- **Problem to work on**: Copy out the entries below in full and exactly.
<<<<
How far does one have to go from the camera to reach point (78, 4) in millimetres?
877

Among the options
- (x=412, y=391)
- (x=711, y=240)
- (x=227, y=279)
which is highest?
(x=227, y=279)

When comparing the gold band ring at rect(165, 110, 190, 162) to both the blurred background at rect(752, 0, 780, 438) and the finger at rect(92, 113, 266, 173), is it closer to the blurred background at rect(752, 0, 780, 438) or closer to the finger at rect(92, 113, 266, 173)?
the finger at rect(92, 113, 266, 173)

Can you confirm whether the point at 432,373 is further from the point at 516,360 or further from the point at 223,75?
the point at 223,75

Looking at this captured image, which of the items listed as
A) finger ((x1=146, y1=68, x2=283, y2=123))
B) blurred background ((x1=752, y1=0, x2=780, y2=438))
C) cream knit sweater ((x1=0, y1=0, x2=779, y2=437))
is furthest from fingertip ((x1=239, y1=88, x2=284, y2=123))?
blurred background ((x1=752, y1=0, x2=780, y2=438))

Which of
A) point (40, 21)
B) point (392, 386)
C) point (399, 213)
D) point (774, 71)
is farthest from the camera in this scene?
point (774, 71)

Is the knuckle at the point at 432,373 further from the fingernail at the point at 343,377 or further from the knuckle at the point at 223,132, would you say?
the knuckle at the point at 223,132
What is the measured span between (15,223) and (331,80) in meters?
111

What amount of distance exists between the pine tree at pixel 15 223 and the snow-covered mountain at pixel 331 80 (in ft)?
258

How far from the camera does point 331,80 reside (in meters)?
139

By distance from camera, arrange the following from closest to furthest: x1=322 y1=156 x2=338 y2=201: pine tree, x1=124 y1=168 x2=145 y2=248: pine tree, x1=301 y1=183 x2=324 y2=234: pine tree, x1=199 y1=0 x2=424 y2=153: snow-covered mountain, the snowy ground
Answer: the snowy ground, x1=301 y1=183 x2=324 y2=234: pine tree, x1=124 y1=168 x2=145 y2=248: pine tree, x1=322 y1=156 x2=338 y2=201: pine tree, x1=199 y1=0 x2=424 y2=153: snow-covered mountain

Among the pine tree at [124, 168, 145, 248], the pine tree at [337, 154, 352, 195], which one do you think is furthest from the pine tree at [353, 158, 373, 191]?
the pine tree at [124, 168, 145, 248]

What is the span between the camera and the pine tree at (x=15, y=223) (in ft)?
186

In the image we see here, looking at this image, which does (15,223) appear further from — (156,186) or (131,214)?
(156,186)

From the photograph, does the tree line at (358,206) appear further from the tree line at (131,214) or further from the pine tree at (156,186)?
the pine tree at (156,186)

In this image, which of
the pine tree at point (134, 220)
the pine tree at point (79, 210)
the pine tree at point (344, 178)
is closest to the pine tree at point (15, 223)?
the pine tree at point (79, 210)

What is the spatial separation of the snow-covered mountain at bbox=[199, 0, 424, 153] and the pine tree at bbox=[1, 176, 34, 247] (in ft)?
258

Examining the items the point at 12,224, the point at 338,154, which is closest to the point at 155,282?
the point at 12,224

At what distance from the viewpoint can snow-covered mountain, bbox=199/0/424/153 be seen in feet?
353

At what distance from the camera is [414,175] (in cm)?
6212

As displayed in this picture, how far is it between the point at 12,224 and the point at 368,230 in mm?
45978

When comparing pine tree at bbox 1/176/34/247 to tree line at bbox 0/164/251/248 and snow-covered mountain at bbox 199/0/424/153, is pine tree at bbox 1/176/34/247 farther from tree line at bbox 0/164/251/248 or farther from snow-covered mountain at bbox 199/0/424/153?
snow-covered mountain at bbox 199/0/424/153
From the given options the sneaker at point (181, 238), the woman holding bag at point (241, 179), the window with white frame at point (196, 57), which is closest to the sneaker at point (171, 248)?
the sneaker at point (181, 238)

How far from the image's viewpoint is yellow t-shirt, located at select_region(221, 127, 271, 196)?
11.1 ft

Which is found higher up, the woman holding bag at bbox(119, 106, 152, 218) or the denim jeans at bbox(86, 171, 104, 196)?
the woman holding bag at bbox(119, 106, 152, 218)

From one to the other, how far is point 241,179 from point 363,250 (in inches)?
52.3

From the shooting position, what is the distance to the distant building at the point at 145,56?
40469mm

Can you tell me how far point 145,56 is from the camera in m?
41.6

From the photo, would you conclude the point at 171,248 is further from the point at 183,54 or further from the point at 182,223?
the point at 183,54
>>>>
- **Task answer**:
How far does one have to go from the camera to reach point (78, 4) in millimetres?
877

Among the options
- (x=412, y=391)
- (x=711, y=240)
- (x=227, y=279)
which is highest?
(x=227, y=279)

When comparing the gold band ring at rect(165, 110, 190, 162) to both the blurred background at rect(752, 0, 780, 438) and the finger at rect(92, 113, 266, 173), is it closer to the blurred background at rect(752, 0, 780, 438) or closer to the finger at rect(92, 113, 266, 173)?
the finger at rect(92, 113, 266, 173)

Can you confirm whether the point at 432,373 is further from the point at 516,360 or further from the point at 223,75?
the point at 223,75

Looking at this captured image, which of the items listed as
A) finger ((x1=146, y1=68, x2=283, y2=123))
B) blurred background ((x1=752, y1=0, x2=780, y2=438))
C) cream knit sweater ((x1=0, y1=0, x2=779, y2=437))
is furthest from fingertip ((x1=239, y1=88, x2=284, y2=123))?
blurred background ((x1=752, y1=0, x2=780, y2=438))

Which of
A) point (40, 21)
B) point (392, 386)
C) point (399, 213)
D) point (774, 71)
is farthest from the camera in this scene?
point (774, 71)

Is the knuckle at the point at 432,373 further from the fingernail at the point at 343,377 or further from the knuckle at the point at 223,132, would you say?
the knuckle at the point at 223,132
What is the measured span between (15,223) and (331,80) in meters?
111

What amount of distance exists between the pine tree at pixel 15 223 and the snow-covered mountain at pixel 331 80 (in ft)?
258

How far from the camera does point 331,80 reside (in meters)?
139

By distance from camera, arrange the following from closest to furthest: x1=322 y1=156 x2=338 y2=201: pine tree, x1=124 y1=168 x2=145 y2=248: pine tree, x1=301 y1=183 x2=324 y2=234: pine tree, x1=199 y1=0 x2=424 y2=153: snow-covered mountain, the snowy ground
Answer: the snowy ground, x1=301 y1=183 x2=324 y2=234: pine tree, x1=124 y1=168 x2=145 y2=248: pine tree, x1=322 y1=156 x2=338 y2=201: pine tree, x1=199 y1=0 x2=424 y2=153: snow-covered mountain

Among the pine tree at [124, 168, 145, 248], the pine tree at [337, 154, 352, 195], which one do you think is furthest from the pine tree at [353, 158, 373, 191]?
the pine tree at [124, 168, 145, 248]

What is the span between the camera and the pine tree at (x=15, y=223) (in ft)?
186

In the image we see here, looking at this image, which does (15,223) appear further from — (156,186) or (131,214)?
(156,186)

From the photograph, does the tree line at (358,206) appear further from the tree line at (131,214) or further from the pine tree at (156,186)?
the pine tree at (156,186)

In this image, which of
the pine tree at point (134, 220)
the pine tree at point (79, 210)
the pine tree at point (344, 178)
is closest to the pine tree at point (15, 223)?
the pine tree at point (79, 210)

What is the spatial separation of the snow-covered mountain at bbox=[199, 0, 424, 153] and the pine tree at bbox=[1, 176, 34, 247] (in ft)?
258

Examining the items the point at 12,224, the point at 338,154, which is closest to the point at 155,282?
the point at 12,224

At what distance from the viewpoint can snow-covered mountain, bbox=199/0/424/153 be seen in feet?
353

At what distance from the camera is [414,175] (in cm)?
6212

As displayed in this picture, how far is it between the point at 12,224 and the point at 368,230 in mm?
45978

When comparing pine tree at bbox 1/176/34/247 to tree line at bbox 0/164/251/248 and snow-covered mountain at bbox 199/0/424/153, is pine tree at bbox 1/176/34/247 farther from tree line at bbox 0/164/251/248 or farther from snow-covered mountain at bbox 199/0/424/153?
snow-covered mountain at bbox 199/0/424/153
From the given options the sneaker at point (181, 238), the woman holding bag at point (241, 179), the window with white frame at point (196, 57), which is closest to the sneaker at point (171, 248)?
the sneaker at point (181, 238)

How far from the image's viewpoint is yellow t-shirt, located at select_region(221, 127, 271, 196)?
11.1 ft

Which is found higher up, the woman holding bag at bbox(119, 106, 152, 218) or the denim jeans at bbox(86, 171, 104, 196)?
the woman holding bag at bbox(119, 106, 152, 218)

From one to the other, how far is point 241,179 from point 363,250 (in inches)?
52.3

From the shooting position, what is the distance to the distant building at the point at 145,56?
40469mm

Can you tell me how far point 145,56 is from the camera in m?
41.6

From the photo, would you conclude the point at 171,248 is further from the point at 183,54 or further from the point at 182,223?
the point at 183,54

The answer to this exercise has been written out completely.